1. Large Sample Theory
Review of random vectors and the multivariate normal distribution
Stein’s lemma, Scheffe’s theorem, and the Glivenko-Cantelli theorem
Stochastic order symbols: O_p, o_p and basic properties
Weak convergence, continuous mapping theorem, Slutsky’s lemma
The delta method and variance stabilizing transformations
The sample correlation coefficient and the chi-squared test
Method of moments: asymptotic normality
Kullback-Liebler divergence and Fisher information
Maximum likelihood: consistency and asymptotic normality
The Cramer-Rao inequality
Limiting distribution of likelihood ratio tests
2. Other Topics
Review of Chernoff bounds, Hoeffding’s MGF and probability inequalities
Azuma-Hoeffding inequality, McDiarmid’s bounded difference inequality
Gaussian concentration for Lipschitz functions
Gaussian extreme value theorem
Review of convex sets and functions, convex hulls and extreme points
Gaussian mean width
High dimensional estimation with constraints
Symmetrization and contraction
Comparison theorems for Gaussian random vectors, Slepian’s lemma
Covering and packing numbers
Gaussian processes: Upper and lower bounds on expected maxima via chaining, minoration.

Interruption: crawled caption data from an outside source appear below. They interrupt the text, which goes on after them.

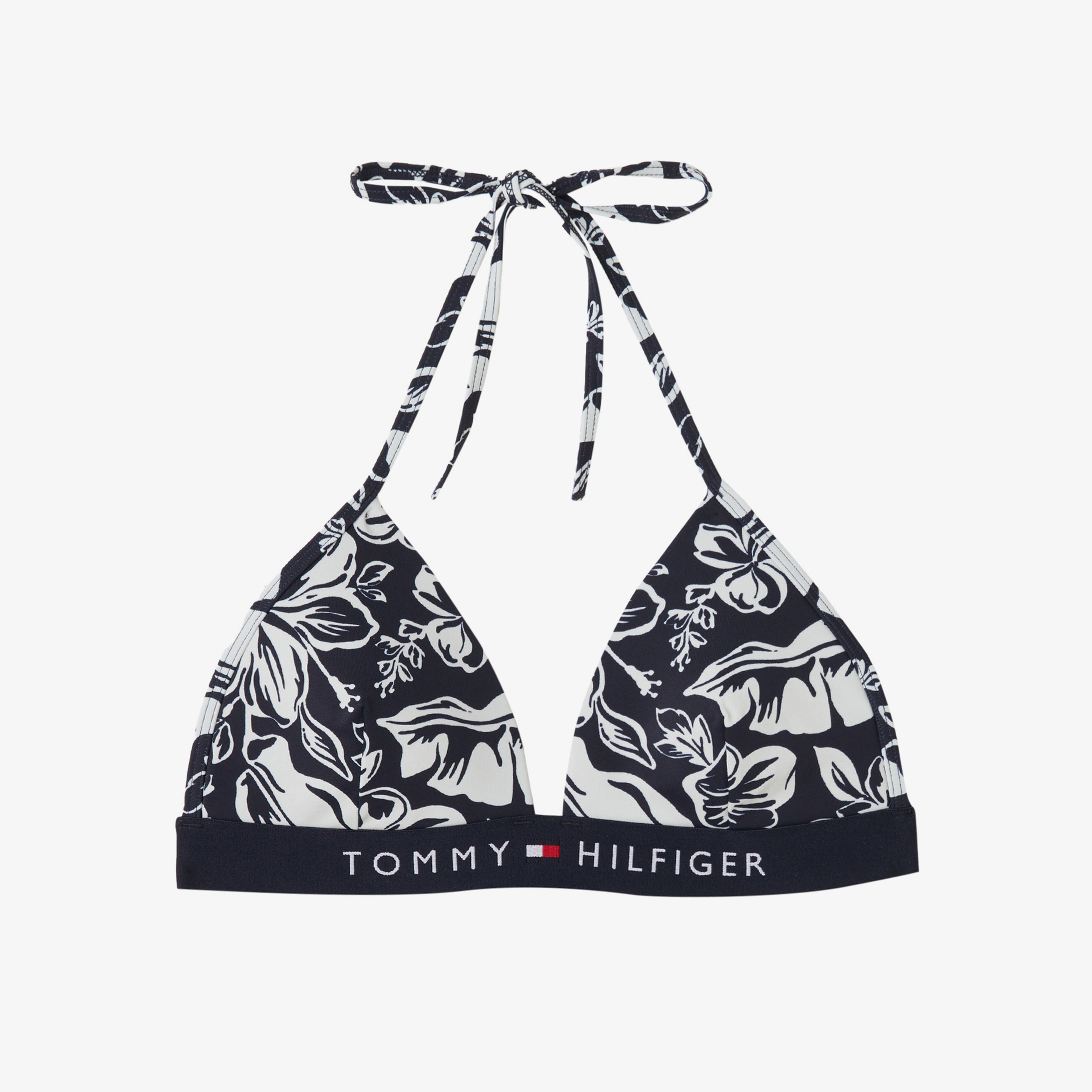 Tommy Hilfiger Triangle Fixed Foam Print Kadın Siyah Bikini Üstü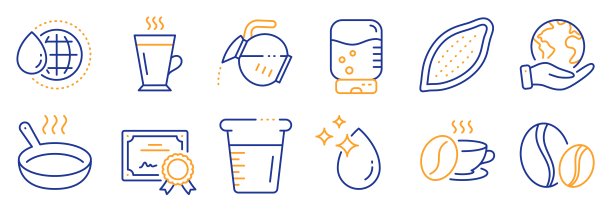 一套食物和饮料图标，如咖啡壶，煎锅，水滴。向量图片下载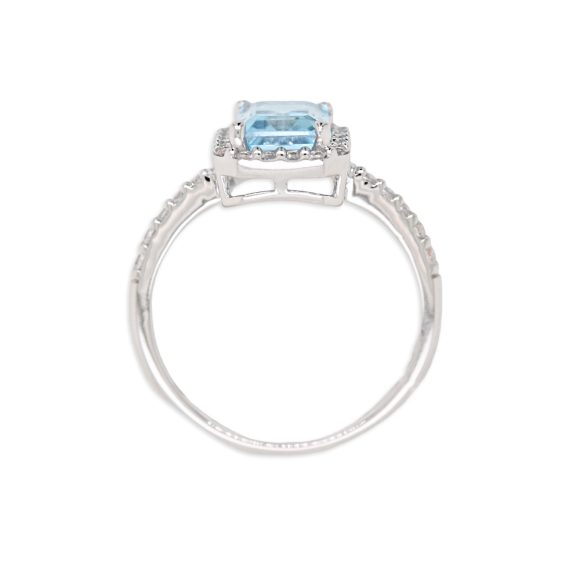 anello in oro bianco con zirconi - immagine 3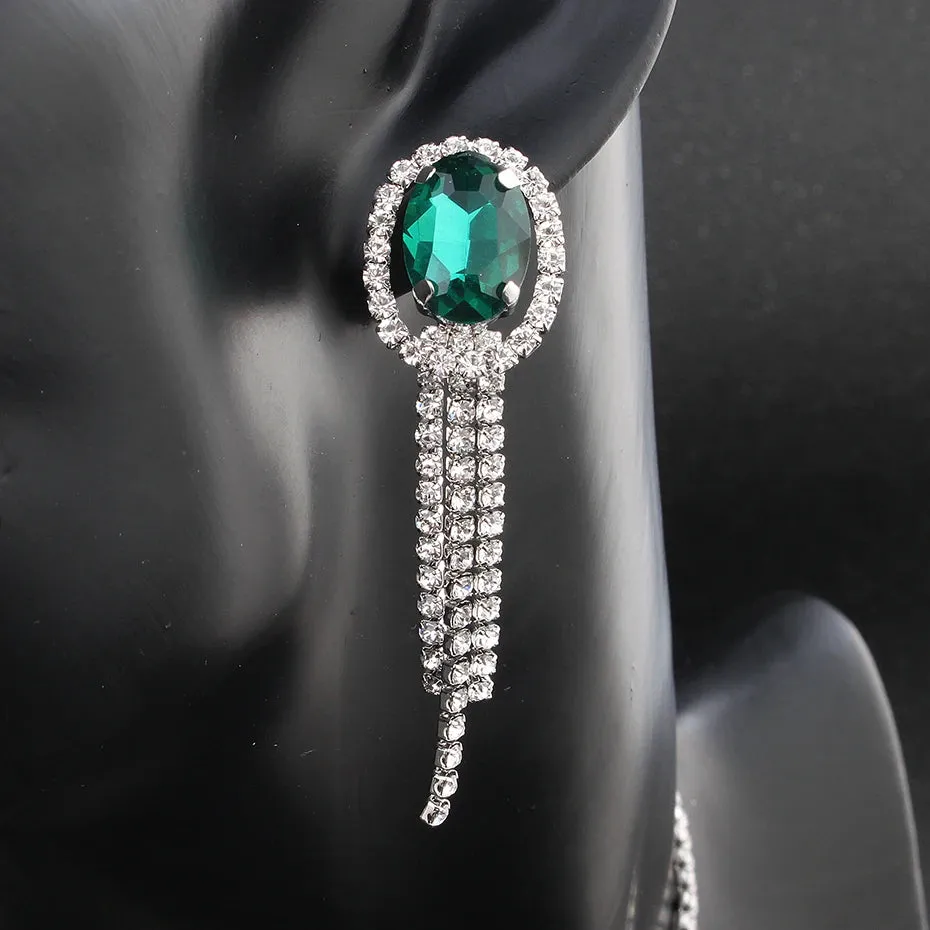 Fashion Green Crystal Zircon Stone Jewelry Set Tassel Necklace & Pendants Earrings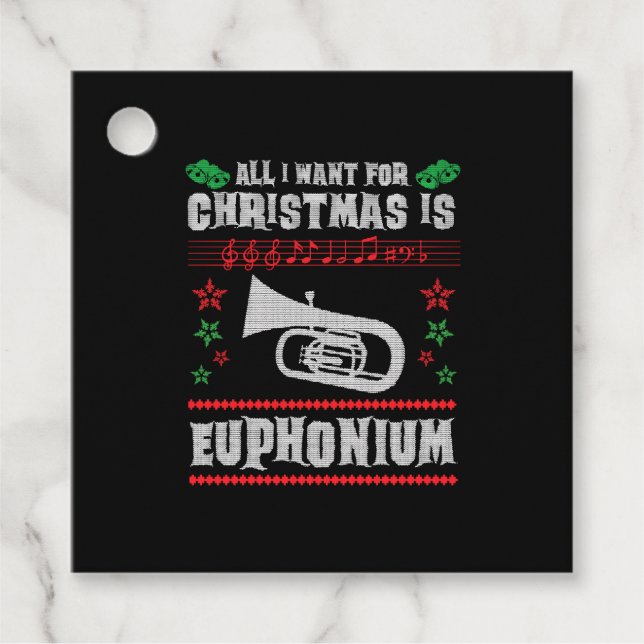 Baritone Euphonium Ugly Christmas Sweater Style Geschenkanhänger (Vorderseite)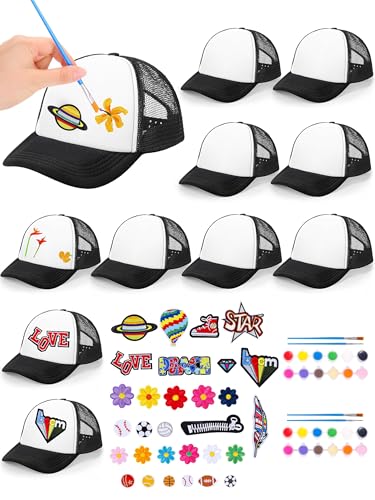 Aneco DIY Blank Trucker Hats Kit Adjustable Baseball Caps - color: Black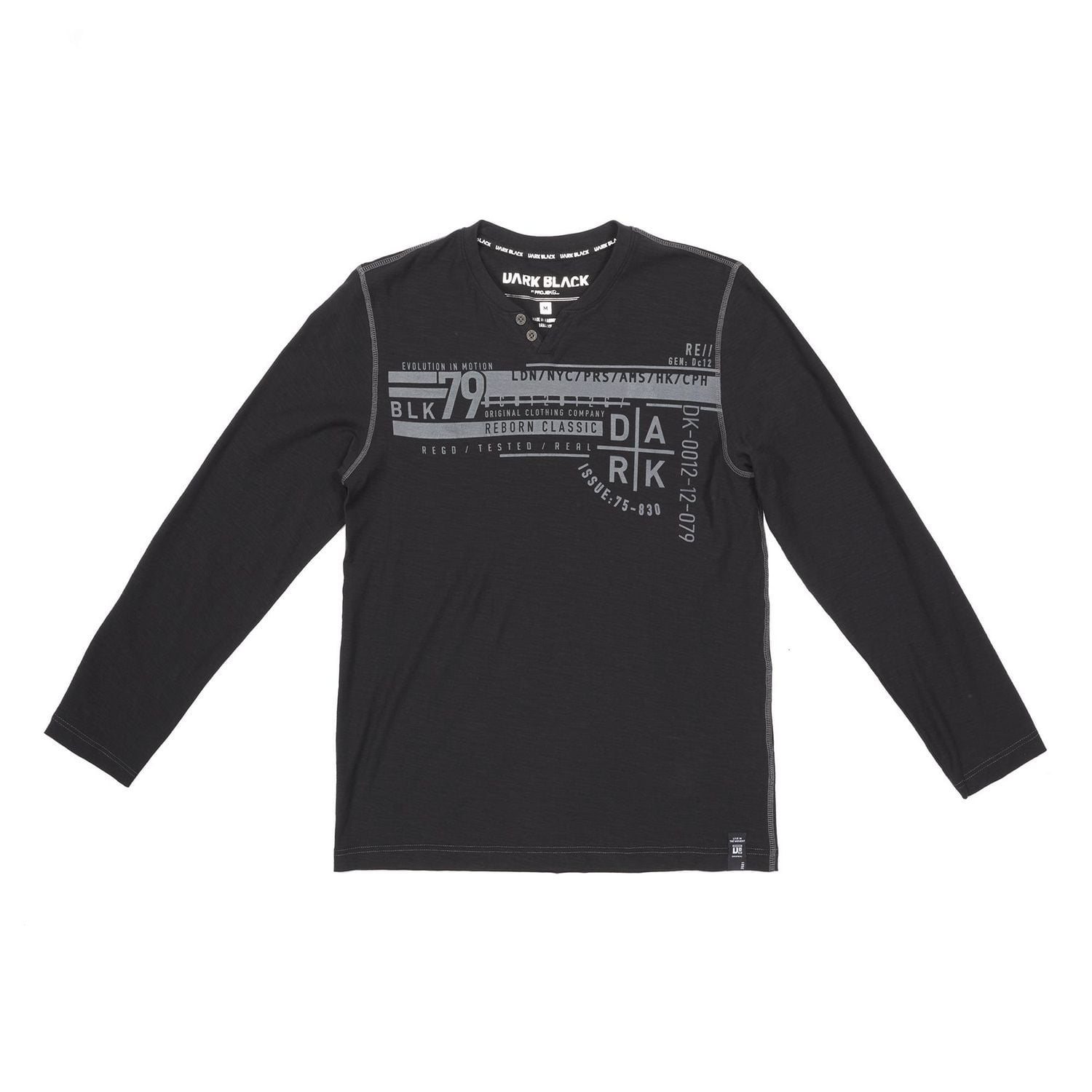 Dark Black Men's Long-Sleeve Graphic Henley T-Shirt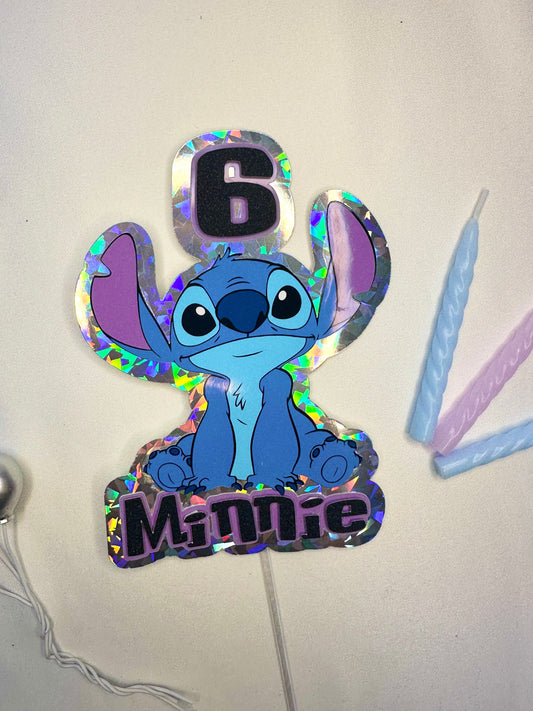 Stitch Cake Topper, Personalised with Name and Age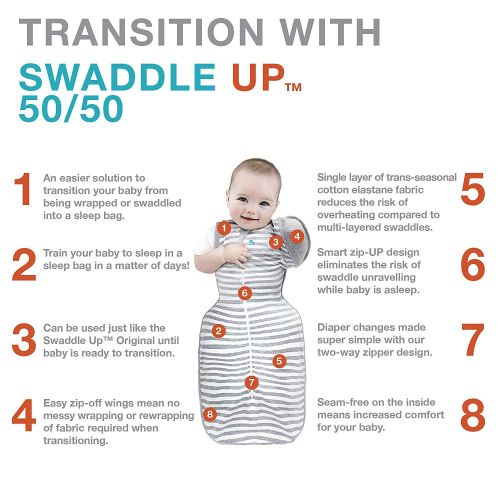  Love To Dream Swaddle UP 50/50 Transition Bag Warm, Mint, Large, 18.5-24 lbs, Patented Zip-Off Wings, Gently Help Baby Safely Transition from Being swaddled to arms Free Before Rol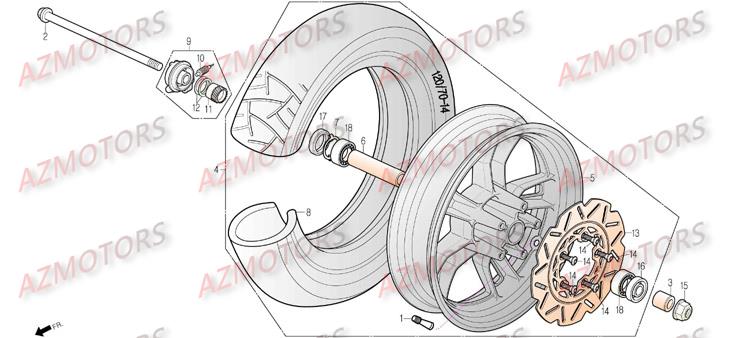 Roue Avant DAELIM Pièces Scooter DAELIM S3 TOURING 125cc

Gaussian sequence model, James-Stein estimator
1. When looking over your notes or the reading assignment, keep a pencil and scratch paper on hand, and try to work out the details of any argument that is not completely clear to you. Even if the argument is clear, it can be helpful to write it down again in a similar way, or a different way, in order to test and strengthen your understanding.
2. Always look over the notes from lecture k before attending lecture k+1. You will get much more out of the material if you can maintain a sense of continuity and keep the “big picture” in mind. This includes mathematical ideas that can make multiple appearances in slightly different forms.
3. It is important to know what you know, but it’s especially important to know what you don’t know. As you look over the reading material and your notes, ask yourself if you (really) understand it. Keep careful track of any concepts and ideas that are not clear to you, and make efforts to master these in a timely fashion. One good way of seeing if you understand an idea or concept is to write down (or state out loud) the associated definitions and basic facts, without the aid of your notes, in full, grammatical sentences. Translating ideas from mathematics to complete English sentences, and back again, is an important research skill, and a good way to assess your understanding.